Arbeitsauftrag: Liste alle Handlungsebenen feministischer Politik auf, die der Auszug über feministische Politik im Parlament nennt.

===== Auszug =====

Wir halten demgegenüber an der Auffassung fest, daß der Vielfalt an durch die neue Frauenbewegung aufgeworfenen Fragestellungen und Forderungen auch eine Vielfalt von Handlungsebenen feministischer Politik entspricht, die jeweils unterschiedliche Wege erfordern. Bei Aktionen auf der Straße haben wir beispielsweise andere Möglichkeiten und Hindernisse als beim täglichen „Privatkampf“ mit dem Partner (falls vorhanden) um die Haus- und Familienarbeit oder in den Strukturen der Universität – oder in anderen institutionellen Hierarchien – bei der Durchsetzung feministischer Forderungen. Das Parlament ist für uns eine Handlungsebene, die wir jetzt zusätzlich ausprobieren, um den Einflußbereich feministischer Politik zu verbreitern und öffentlich zu machen.

Was bezeichnen wir nun als feministische Politik im Parlament, vielmehr woran orientieren wir uns im kommunalpolitischen Alltag, in dem Fragen aufgeworfen werden, Probleme zur Bearbeitung anstehen, die in der feministischen Diskussion so konkret bisher nicht vorgekommen sind.

===== Vorliegende Zeilen =====

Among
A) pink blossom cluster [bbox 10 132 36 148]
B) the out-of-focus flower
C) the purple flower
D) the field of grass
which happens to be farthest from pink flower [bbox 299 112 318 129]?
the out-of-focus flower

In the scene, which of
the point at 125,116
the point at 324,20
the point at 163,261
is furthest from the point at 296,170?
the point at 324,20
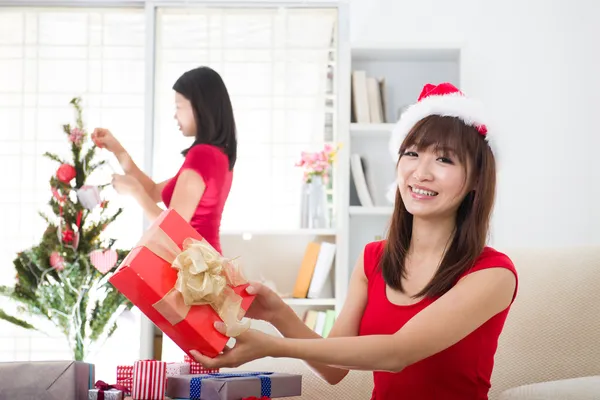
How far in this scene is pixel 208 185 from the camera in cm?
302

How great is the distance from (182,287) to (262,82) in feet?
10.2

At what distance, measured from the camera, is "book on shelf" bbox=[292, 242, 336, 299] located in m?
3.87

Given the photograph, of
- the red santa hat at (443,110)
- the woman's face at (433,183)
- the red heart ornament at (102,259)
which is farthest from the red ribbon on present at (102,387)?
the red heart ornament at (102,259)

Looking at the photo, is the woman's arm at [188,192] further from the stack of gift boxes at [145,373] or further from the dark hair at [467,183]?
the dark hair at [467,183]

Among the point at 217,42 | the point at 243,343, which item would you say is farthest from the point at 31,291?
the point at 243,343

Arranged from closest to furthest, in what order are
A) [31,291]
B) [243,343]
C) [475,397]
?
[243,343] < [475,397] < [31,291]

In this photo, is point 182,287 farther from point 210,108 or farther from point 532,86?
point 532,86

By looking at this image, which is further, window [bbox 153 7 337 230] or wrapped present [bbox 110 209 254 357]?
window [bbox 153 7 337 230]

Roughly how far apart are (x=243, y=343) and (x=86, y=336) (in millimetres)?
2740

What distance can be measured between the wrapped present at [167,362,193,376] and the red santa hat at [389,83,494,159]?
64cm

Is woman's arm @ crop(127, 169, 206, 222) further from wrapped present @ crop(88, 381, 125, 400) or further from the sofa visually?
wrapped present @ crop(88, 381, 125, 400)

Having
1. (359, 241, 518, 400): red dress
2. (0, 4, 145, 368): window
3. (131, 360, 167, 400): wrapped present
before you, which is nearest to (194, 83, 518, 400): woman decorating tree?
(359, 241, 518, 400): red dress

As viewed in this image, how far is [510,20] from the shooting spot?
4160 mm

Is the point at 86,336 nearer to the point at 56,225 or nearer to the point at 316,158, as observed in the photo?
the point at 56,225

=====

Ergebnis:
- Aktionen auf der Straße
- der tägliche „Privatkampf“ mit dem Partner um die Haus- und Familienarbeit
- die Strukturen der Universität
- andere institutionelle Hierarchien
- das Parlament